We at Best Bully Sticks are partial to pugs, after all, pugs got us started in the bully stick business! (Thanks, Sushi & Espy!) We’re very excited today to share the great story and dedication of Pug Rescue of Sacramento and we had the pleasure of speaking with Janet Grover, President of PROS. They won a BBS Giveaway last month and we’re so excited to feature them on the blog! Read more about PROS below!
When & Why did you start?
A breeder in the Sacramento area saw the need for a pug rescue in the early 1990’s and started the rescue. In 1996 we were incorporated as a California Public Benefit Corp. In May of 2003 we became a federal non-profit.
What’s different about your rescue?
We are breed specific and only rescue pugs and pug mixes. We are an all-volunteer group with most of our volunteers who have full time jobs, families and pugs of their own and volunteer with us.
What’s the most rewarding thing about working at your rescue?
The most rewarding thing is finding great forever homes for the pugs that we take in. We pull from shelters and also take owner surrenders due to various circumstances i.e. foreclosures and can’t find a rental that will take dogs, divorces and the owners are moving into apartments that don’t allow animals or from a person who passes away and the relatives don’t want the pug.
What is the greatest success story or “win” that your rescue has had?
I think one of the greatest stories is a little black female puppy that we received a call from a volunteer at a shelter. I was told she had front leg deformities and the shelter would put her down as they would consider her unadoptable. I had to give it some quick thought and said we would take her in. As the intake coordinator I called a foster home who liked to foster puppies and left a message. The funny message I left on the answering machine was that I was down on bended knees begging them to take her as I didn’t have another foster home to put her in. About 10 minutes later the foster home called me back and was laughing so hard as she stated she could visualize me on my knees.
We met the shelter volunteer in a parking lot of a grocery store and then drove her to the foster home. When we arrived we put her on the floor and watched her hop like a kangaroo around the living room and she was able to use her front legs as leverage to go up the doggie stairs to the couch.
When she got a little older her story went on our website and a lady from another country’s mother bought her a front end cart so she could be more mobile.
Eventually the foster home adopted her and hired trainers who work with disabled dogs and taught her how to use her cart to go with gravel, up curbs and through grass. She is now a therapy dog at the local VA clinic and brightens the spirits of the veterans coming home with a missing limb. She also goes to a convalescent hospital to visit and cheer up the people there.

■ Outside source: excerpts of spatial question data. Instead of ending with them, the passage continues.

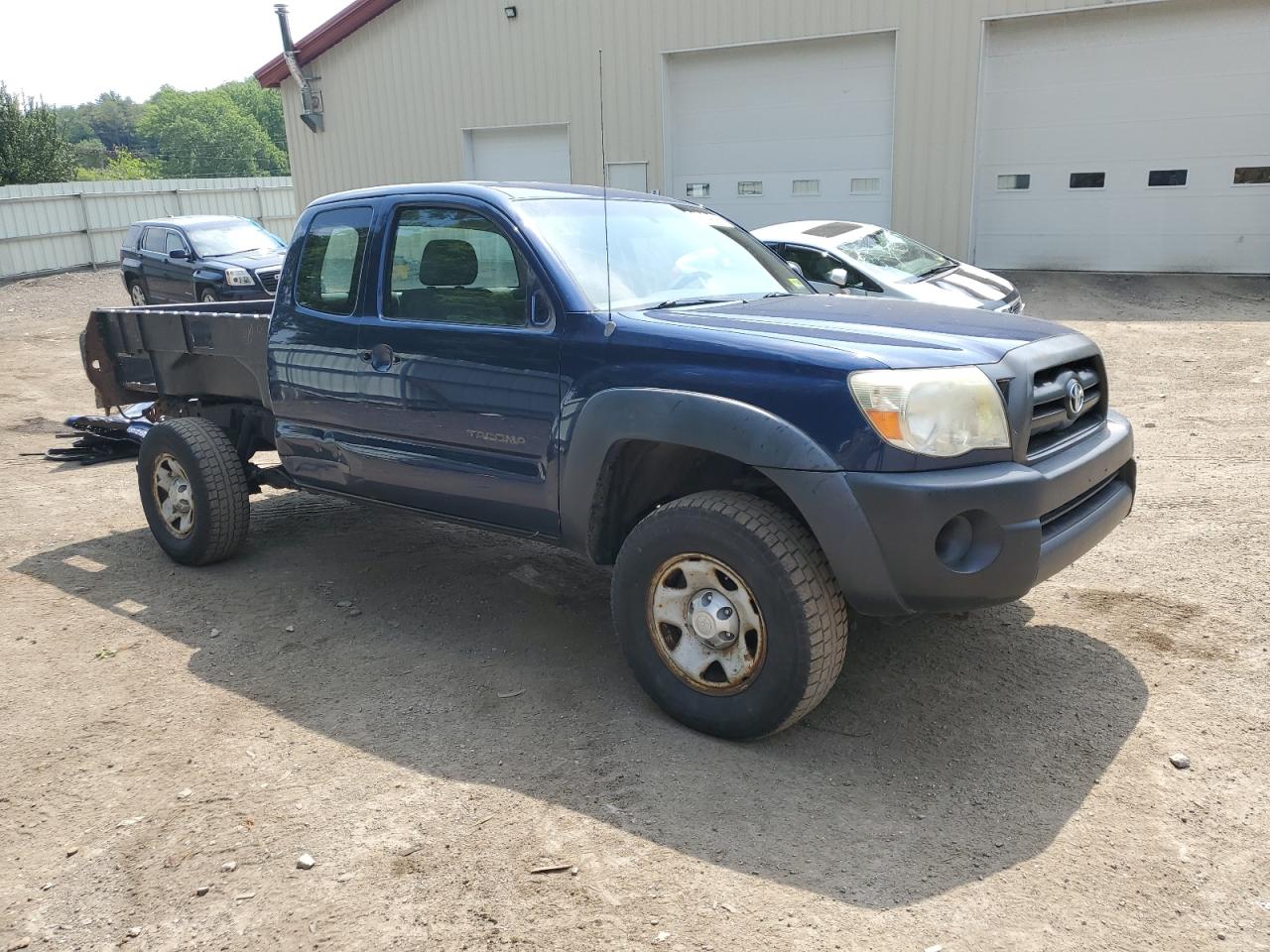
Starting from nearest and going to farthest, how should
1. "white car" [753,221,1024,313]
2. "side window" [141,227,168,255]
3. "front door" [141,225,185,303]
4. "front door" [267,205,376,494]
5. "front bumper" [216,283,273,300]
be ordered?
"front door" [267,205,376,494] → "white car" [753,221,1024,313] → "front bumper" [216,283,273,300] → "front door" [141,225,185,303] → "side window" [141,227,168,255]

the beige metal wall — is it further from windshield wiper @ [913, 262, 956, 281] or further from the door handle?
the door handle

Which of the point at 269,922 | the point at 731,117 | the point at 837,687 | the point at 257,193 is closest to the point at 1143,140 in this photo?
the point at 731,117

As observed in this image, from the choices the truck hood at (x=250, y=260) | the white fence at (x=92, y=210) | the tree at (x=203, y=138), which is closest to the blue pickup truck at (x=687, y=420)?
the truck hood at (x=250, y=260)

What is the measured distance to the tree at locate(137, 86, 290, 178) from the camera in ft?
372

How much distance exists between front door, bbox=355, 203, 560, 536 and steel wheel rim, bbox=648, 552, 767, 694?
639 mm

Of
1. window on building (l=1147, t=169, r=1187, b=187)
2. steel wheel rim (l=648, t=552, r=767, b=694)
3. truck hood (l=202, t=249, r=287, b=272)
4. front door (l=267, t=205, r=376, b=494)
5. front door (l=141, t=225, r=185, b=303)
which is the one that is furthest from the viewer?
front door (l=141, t=225, r=185, b=303)

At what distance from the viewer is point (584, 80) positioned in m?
16.9

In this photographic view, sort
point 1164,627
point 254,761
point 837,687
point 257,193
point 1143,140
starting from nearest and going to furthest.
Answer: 1. point 254,761
2. point 837,687
3. point 1164,627
4. point 1143,140
5. point 257,193

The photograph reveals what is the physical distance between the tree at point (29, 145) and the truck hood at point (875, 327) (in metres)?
40.6

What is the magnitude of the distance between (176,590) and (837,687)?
340cm

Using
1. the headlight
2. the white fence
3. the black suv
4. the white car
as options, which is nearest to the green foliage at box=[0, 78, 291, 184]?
the white fence

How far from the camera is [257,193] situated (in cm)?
2972

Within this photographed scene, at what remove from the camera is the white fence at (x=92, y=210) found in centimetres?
2475

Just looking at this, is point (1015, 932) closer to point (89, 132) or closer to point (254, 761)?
point (254, 761)
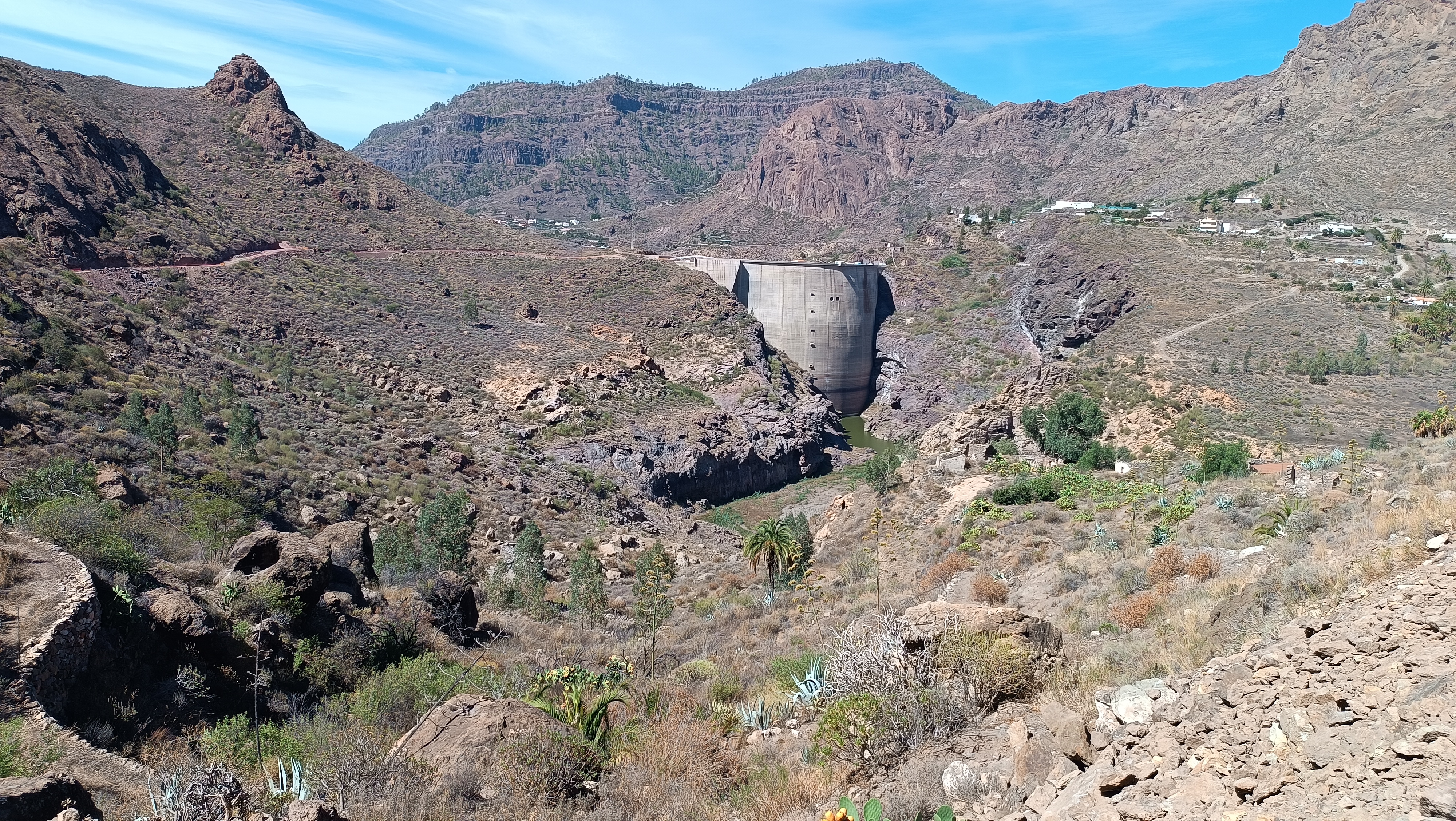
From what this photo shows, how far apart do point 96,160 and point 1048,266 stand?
2008 inches

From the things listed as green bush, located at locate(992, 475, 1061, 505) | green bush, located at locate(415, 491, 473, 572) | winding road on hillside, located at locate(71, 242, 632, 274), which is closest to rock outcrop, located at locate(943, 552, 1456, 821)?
green bush, located at locate(992, 475, 1061, 505)

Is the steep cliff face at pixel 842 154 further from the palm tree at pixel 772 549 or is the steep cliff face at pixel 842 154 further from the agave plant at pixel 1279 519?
the agave plant at pixel 1279 519

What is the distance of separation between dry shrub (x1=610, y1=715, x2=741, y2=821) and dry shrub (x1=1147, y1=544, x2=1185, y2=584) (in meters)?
5.19

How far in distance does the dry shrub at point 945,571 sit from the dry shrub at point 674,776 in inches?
243

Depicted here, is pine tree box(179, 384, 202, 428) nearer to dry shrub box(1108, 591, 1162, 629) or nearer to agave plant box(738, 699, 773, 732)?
agave plant box(738, 699, 773, 732)

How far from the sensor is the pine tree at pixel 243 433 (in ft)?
69.2

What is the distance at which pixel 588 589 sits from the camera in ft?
57.2

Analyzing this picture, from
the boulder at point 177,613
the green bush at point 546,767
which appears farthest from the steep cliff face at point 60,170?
the green bush at point 546,767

What can people do to help your rescue?
People can help us by donating money, supplies such has heartworm meds, Frontline plus flea meds. If someone lives in Northern California we can always use additional foster homes especially for senior pugs and we have a retirement program for dogs that we don’t adopt out due to age or medical needs. If someone wants to help, our website is http://www.pugpros.org. We have a fundraiser coming up mid Sept.—Poker for Pug tournament. No experience necessary. It is held at a local Italian restaurant and includes a buffet dinner and door prizes. We are getting many great, donated door prizes.
Thank you to Janet & the rest of the volunteers at PROS! We truly appreciate all the work you do for pugs in your area!